The main limitation of this study is the selection bias due to the retrospective recruitment on the basis of histologically proven lesions. Therefore, we included more atypical FNHs than in prior studies. The distribution of FNHs and HCAs is also not a representative of the general population. This study focused on benign hepatocellular lesions and did not include hepatocellular carcinoma, which rarely shows a Gd-BOPTA uptake on HBP [36].

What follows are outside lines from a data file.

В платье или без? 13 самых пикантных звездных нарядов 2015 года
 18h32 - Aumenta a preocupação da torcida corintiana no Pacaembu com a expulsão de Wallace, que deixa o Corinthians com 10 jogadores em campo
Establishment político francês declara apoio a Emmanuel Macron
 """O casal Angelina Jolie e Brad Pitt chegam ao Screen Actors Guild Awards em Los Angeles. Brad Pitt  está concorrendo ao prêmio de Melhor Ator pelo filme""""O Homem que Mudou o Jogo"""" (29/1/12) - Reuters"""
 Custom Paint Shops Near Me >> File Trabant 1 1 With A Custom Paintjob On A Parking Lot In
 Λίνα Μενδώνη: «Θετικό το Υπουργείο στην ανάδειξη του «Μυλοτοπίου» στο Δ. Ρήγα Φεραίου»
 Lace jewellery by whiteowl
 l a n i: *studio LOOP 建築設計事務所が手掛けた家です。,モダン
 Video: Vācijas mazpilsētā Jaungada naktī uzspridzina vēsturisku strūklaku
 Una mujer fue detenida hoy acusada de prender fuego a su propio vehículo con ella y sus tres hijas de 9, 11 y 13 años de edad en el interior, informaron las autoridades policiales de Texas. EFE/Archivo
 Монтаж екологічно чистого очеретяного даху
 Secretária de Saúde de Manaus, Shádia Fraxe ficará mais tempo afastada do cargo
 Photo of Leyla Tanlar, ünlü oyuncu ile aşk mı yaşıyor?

Recently, the European Medicines Agency recommended to suspend the Gd-BOPTA marketing authorization due to a potential risk of brain gadolinium retention [37, 38] but maintained its use to liver imaging due to an important diagnostic need [39].

Conclusion

The pre/post-HBP lesion-to-liver SIR has shown high efficiency in classifying benign hepatocellular lesions in three categories without misclassification: increasing, stable, and decreasing SIR lesions. Increasing SIR lesions are FNHs and decreasing SIR lesions are HCAs. Therefore, a biopsy can be avoided in more than 50% of atypical FNHs. The study also highlights that T1-WI in-phase is the most reliable sequence for the HBP, and it is recommended to include it systematically, as it avoids confusing signal observed with OP and FS in the case of fatty liver.